Gott liebt uns ohne Wenn und Aber – 2. Fastensonntag A

Zweite Lesung aus dem zweiten Brief an Timotheus, Kapitel 1
Übersetzung: Bibel in gerechter Sprache
8b Nimm für das Evangelium, die Botschaft der Rettung, auch das Schlimme mit auf dich, wozu Gott dir die nötige Kraft gibt.
9 Denn Gott hat uns gerettet
und uns gerufen mit heiligem Ruf,
nicht aufgrund unserer Taten,
sondern aus eigenem Entschluss und freier Zuneigung.
Dieses unverdiente Wohlwollen
hat Gott uns schon vor ewigen Zeiten geschenkt
in dem Christos Jesus,
10 es ist aber jetzt sichtbar geworden,
da unser Retter, der Christos Jesus, erschienen ist.
Er hat den Tod entmachtet
und unvergängliches Leben ans Licht gebracht
durch das Evangelium, die Botschaft der Rettung.

Autorin:
Silke WeihingSilke Weihing, Pastoralreferentin in der Seelsorgeeinheit Schwäbisch Gmünd, verheiratet, zwei Kinder

 
Die Predigt:
Gott liebt uns ohne Wenn und Aber
Gottesdienst in der Frauenvollzugsanstalt Gotteszell bei Schwäbisch Gmünd

Lied GL 422, 1-3 Ich steh vor dir mit leeren Händen, Herr

Einführung
Kennen Sie solche Fragen? Und solche Gedanken, die im Lied angesprochen wurden? In dem Text wird angesprochen, wie ein Mensch in seinem Glauben ringt, wie er oder sie nach Gott sucht und sich irgendwie nach ihm sehnt. Spüren Sie Gott in Ihrem Leben? Sind Sie auf der Suche nach ihm?

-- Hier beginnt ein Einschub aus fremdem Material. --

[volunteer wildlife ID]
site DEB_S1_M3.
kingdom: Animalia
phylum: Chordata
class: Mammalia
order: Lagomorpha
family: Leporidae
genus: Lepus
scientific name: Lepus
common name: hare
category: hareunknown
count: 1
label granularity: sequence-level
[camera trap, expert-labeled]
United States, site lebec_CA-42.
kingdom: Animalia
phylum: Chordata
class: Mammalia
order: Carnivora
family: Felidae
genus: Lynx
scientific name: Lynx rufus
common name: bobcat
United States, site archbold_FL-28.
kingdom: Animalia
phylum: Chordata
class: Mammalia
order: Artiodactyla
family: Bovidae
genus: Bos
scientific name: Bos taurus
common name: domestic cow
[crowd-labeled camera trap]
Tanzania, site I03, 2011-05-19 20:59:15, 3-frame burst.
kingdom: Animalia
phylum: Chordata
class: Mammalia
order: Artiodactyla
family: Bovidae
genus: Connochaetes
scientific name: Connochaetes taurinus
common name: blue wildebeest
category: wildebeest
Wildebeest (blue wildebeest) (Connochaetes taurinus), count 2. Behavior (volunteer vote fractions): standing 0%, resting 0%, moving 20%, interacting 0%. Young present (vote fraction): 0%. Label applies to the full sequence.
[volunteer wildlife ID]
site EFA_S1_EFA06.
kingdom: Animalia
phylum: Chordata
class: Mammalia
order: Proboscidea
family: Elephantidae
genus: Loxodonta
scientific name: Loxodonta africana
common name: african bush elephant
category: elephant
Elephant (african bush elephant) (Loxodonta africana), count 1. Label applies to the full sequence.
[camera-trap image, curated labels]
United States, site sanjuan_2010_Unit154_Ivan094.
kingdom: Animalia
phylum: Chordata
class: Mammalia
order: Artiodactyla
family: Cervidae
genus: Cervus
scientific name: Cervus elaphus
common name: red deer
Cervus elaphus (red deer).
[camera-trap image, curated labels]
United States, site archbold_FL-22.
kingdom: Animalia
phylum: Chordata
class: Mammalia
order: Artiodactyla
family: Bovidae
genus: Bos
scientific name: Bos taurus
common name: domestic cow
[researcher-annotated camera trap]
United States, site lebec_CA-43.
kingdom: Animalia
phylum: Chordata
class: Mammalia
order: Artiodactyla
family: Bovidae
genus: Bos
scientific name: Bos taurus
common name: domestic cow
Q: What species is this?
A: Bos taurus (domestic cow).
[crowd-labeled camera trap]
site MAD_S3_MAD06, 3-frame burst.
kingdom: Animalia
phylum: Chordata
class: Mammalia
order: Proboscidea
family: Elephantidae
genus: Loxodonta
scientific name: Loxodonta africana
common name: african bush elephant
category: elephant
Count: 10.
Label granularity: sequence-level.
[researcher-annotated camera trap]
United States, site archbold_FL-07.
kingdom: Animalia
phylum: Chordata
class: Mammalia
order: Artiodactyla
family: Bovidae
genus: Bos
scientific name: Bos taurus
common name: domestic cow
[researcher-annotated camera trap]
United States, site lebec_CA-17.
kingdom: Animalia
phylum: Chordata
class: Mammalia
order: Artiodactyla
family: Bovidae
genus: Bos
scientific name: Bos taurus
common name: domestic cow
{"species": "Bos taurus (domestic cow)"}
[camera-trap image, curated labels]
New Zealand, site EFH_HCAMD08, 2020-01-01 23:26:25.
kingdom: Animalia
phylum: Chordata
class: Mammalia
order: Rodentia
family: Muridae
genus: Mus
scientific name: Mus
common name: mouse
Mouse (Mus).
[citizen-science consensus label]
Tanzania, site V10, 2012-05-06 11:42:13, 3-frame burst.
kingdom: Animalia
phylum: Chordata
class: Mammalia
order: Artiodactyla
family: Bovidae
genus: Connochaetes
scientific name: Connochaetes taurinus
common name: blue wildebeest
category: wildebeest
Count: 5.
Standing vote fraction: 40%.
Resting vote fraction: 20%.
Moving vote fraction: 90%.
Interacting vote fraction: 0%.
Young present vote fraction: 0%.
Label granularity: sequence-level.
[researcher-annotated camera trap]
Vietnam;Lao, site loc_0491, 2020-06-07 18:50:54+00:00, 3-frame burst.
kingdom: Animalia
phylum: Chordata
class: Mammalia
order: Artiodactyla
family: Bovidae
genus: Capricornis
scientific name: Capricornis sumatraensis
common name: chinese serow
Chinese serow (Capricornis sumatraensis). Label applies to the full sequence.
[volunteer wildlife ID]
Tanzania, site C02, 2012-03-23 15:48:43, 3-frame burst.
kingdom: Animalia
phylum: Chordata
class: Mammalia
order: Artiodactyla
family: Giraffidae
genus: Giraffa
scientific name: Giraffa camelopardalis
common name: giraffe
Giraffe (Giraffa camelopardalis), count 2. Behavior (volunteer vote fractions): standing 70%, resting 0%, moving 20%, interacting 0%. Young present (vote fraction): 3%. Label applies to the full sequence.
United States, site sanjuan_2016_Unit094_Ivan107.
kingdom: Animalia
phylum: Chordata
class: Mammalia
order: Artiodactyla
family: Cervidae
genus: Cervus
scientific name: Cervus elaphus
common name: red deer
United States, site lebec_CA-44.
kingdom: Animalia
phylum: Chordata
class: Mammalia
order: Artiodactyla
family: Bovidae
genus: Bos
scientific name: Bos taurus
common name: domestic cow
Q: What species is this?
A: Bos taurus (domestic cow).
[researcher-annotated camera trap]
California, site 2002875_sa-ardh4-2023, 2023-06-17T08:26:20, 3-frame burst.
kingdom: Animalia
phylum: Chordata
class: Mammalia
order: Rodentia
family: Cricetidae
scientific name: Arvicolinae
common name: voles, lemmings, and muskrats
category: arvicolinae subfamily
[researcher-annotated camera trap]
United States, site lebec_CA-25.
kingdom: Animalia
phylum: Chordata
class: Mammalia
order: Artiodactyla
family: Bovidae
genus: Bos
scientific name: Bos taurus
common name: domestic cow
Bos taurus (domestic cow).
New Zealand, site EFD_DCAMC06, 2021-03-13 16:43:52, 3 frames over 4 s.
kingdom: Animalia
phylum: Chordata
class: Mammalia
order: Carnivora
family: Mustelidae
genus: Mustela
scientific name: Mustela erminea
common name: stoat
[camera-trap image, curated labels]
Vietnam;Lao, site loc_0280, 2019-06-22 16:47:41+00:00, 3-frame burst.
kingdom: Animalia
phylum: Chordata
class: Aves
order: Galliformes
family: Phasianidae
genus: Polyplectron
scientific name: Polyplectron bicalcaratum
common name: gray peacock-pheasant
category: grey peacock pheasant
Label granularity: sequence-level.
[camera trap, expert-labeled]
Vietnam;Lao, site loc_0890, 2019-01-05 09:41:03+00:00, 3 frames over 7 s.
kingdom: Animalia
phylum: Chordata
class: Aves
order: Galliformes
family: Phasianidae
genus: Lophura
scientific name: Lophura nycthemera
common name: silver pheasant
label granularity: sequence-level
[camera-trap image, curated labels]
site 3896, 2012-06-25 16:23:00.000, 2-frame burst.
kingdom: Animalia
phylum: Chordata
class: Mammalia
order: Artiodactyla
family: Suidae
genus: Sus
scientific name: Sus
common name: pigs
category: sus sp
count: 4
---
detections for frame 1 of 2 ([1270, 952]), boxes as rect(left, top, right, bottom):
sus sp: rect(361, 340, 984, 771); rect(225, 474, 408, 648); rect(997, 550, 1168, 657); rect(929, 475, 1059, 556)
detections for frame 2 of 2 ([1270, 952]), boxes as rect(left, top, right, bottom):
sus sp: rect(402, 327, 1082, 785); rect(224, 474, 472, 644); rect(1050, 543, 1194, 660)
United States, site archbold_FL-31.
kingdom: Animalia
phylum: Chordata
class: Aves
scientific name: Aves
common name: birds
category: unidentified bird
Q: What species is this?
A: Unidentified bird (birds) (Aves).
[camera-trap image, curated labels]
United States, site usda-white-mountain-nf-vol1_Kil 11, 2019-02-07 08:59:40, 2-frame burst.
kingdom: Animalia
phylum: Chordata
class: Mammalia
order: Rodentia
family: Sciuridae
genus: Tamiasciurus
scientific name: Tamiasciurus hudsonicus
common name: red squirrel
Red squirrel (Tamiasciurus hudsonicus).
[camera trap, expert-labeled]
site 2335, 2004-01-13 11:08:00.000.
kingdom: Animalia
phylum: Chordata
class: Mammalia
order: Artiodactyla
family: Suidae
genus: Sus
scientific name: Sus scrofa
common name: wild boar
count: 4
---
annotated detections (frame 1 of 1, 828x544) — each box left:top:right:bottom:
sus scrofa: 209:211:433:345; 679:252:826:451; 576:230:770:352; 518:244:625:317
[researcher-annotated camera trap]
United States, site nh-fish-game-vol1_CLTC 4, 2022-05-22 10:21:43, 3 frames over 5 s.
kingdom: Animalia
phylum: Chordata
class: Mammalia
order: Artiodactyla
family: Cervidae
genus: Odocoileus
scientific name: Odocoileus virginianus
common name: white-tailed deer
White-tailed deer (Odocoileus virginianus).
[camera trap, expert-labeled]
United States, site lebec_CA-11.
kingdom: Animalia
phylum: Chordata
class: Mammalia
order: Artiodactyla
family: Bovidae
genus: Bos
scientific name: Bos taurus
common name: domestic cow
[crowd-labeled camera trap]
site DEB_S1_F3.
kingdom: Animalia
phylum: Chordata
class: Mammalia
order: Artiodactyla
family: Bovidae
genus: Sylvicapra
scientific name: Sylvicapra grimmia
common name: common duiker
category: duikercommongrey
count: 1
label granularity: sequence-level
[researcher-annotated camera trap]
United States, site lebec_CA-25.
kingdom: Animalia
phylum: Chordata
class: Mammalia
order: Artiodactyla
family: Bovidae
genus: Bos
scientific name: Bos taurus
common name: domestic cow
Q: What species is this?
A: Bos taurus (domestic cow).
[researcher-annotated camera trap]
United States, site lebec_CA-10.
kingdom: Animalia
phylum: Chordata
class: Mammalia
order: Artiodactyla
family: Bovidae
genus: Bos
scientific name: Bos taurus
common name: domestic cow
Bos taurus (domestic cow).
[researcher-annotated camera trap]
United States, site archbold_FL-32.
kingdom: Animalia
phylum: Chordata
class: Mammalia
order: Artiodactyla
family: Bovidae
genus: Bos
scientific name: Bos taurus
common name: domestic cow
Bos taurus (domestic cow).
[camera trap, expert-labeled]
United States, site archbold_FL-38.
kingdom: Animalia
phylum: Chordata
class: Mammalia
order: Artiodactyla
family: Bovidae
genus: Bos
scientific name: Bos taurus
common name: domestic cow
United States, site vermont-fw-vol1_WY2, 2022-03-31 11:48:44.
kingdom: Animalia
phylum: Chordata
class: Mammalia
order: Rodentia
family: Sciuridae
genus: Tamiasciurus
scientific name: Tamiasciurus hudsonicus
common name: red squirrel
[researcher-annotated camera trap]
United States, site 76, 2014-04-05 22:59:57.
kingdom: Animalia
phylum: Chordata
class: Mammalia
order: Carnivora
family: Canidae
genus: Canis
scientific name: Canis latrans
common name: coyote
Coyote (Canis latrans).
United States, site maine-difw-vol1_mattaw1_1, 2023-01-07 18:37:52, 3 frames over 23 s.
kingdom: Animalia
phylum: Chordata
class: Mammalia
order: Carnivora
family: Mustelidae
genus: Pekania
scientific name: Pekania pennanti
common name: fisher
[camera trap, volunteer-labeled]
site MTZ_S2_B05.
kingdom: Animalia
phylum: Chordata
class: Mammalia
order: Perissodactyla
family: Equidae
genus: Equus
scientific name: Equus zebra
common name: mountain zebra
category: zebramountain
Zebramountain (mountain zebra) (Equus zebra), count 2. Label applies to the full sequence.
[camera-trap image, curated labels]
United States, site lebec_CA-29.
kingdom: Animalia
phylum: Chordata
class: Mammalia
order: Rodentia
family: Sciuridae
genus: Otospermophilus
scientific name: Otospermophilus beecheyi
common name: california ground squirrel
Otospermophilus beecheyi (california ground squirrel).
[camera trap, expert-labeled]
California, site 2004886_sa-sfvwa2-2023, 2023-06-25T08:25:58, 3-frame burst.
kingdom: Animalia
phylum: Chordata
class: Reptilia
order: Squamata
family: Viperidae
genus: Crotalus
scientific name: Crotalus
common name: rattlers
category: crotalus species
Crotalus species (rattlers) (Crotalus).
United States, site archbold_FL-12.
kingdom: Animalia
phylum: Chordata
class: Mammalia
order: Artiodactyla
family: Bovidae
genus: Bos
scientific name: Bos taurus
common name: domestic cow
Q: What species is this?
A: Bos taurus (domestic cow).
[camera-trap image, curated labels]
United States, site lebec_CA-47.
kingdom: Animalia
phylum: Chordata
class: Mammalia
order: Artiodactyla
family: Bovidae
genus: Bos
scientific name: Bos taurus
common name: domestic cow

Ist Ihnen Ihr Glaube wichtig?
Gehören Sie einer Religion oder Glaubensgemeinschaft an?
Was daran ist Ihnen wichtig?
Was ist für Sie das Herzstück Ihres Glaubens?
Ich lade Sie ein, sich dazu einmal Gedanken zu machen.
Und wenn Sie keiner Religion angehören bzw. vielleicht schon, aber wenn Sie eher sagen, dass Sie nicht an Gott glauben, dann möchte ich an Sie die Fragen richten:
Was gibt Ihnen Kraft?
Woran können Sie sich festhalten?

Nehmen wir uns ein paar Augenblicke der Stille Zeit und denken wir über diese Fragen nach. Die Orgel wird uns mit ein paar leisen Tönen dabei begleiten.

Musik + Stille

Um das Herzstück meiner Religion geht es in der heutigen Schriftstelle aus der Bibel. Und davon will ich Ihnen erzählen und meine Gedanken mit Ihnen teilen:
Vor genau 500 Jahren ereignete sich für uns Christen etwas Großartiges und zugleich Schlimmes: Martin Luther hat das Herzstück unserer christlichen Religion wieder ausgegraben und leider hat das zu Spaltung und sogar Krieg geführt.
Was war da passiert?
Die Kirche vor über 500 Jahren hatte ihre eigentliche Botschaft vergessen, …, oder zumindest wurde sie von vielen anderen Aspekten überlagert und mit Machtspielchen verwässert. Vielleicht sagt mancher von Ihnen das Stichwort „Ablasshandel“ etwas. Und in der Zeit um 1500 hat der Mönch Martin Luther gelebt. Er hat sich in seinem Leben und Glauben immer die Frage gestellt, wie er Gott gnädig stimmen könnte und wie er bei ihm Gnade und Vergebung und Liebe finden könnte. Und diese Frage war für ihn, der ein sehr gebildeter Mann war, aber keine theoretisch-theologische Frage, kein Gedankenspiel, sondern das war für ihn wirklich eine ganz persönliche und existenzielle Frage. Er hat mit dieser Frage gerungen, sie hat ihn ganz tief beschäftigt.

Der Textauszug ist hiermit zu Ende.